Andrew Staunton

Personal information
- Full name: Andrew Michael Staunton
- Born: May 18, 1979 (age 47) Campsie, Sydney, New South Wales
- Batting: Right-handed
- Bowling: Right-arm fast-medium

Domestic team information
- South Australia

Career statistics
| Competition | FC |
| Matches | 1 |
| Runs scored | 4 |
| Batting average | – |
| 100s/50s | 0/0 |
| Top score | 3* |
| Balls bowled | 144 |
| Wickets | 1 |
| Bowling average | 92.00 |
| 5 wickets in innings | 0 |
| 10 wickets in match | 0 |
| Best bowling | 1/92 |
| Catches/stumpings | 0/0 |
- Source: Cricinfo, 3 December 2025

= Andrew Staunton =

Australian cricketer

Andrew Staunton (born 18 May 1979) is an Australian cricketer. He played in one first-class match for South Australia in 2003. He took one wicket, that of Andrew Symonds.

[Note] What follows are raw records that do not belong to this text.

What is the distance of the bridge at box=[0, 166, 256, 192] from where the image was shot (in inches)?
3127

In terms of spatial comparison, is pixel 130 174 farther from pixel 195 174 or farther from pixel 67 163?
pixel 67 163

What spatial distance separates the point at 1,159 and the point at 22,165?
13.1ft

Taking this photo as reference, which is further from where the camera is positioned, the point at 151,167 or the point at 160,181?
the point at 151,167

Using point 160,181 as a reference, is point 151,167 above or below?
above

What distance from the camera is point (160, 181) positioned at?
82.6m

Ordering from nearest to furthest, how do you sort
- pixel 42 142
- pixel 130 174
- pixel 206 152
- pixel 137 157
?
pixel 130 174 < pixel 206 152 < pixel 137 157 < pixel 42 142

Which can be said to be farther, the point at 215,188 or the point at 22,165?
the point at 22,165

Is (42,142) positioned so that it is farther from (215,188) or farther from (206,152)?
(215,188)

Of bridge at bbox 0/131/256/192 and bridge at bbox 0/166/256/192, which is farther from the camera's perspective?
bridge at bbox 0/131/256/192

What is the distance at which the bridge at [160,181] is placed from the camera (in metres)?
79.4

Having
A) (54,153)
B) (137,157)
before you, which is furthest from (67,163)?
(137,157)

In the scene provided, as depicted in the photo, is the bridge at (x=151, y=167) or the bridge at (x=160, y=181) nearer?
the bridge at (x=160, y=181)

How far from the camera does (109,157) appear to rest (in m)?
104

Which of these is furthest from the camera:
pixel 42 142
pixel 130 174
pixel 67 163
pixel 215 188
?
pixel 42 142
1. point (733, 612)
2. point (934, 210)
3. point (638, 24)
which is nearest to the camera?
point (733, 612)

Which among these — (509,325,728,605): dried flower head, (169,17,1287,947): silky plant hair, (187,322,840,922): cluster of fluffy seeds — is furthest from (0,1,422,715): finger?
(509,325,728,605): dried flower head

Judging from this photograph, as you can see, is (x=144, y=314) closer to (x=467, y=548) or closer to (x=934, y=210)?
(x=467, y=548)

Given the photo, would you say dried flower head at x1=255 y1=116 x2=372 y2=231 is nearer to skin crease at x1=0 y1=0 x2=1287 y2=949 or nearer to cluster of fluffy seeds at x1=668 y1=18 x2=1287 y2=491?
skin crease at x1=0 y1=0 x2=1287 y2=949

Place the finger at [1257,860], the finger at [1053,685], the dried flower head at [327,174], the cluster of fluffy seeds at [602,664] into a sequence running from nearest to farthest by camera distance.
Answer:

Staunton grew up in Sydney, and played for the New South Wales second XI. He moved from Sydney to Adelaide in 2003 to further his career, and made his debut for South Australia that year.

Staunton played for Southern Districts Cricket Club and later coached them for several years, winning a premiership in 2016. Club president Harvey Jolly noted at the time of the premiership that Staunton's "passion, enthusiasm and never-say-die attitude" were infectious.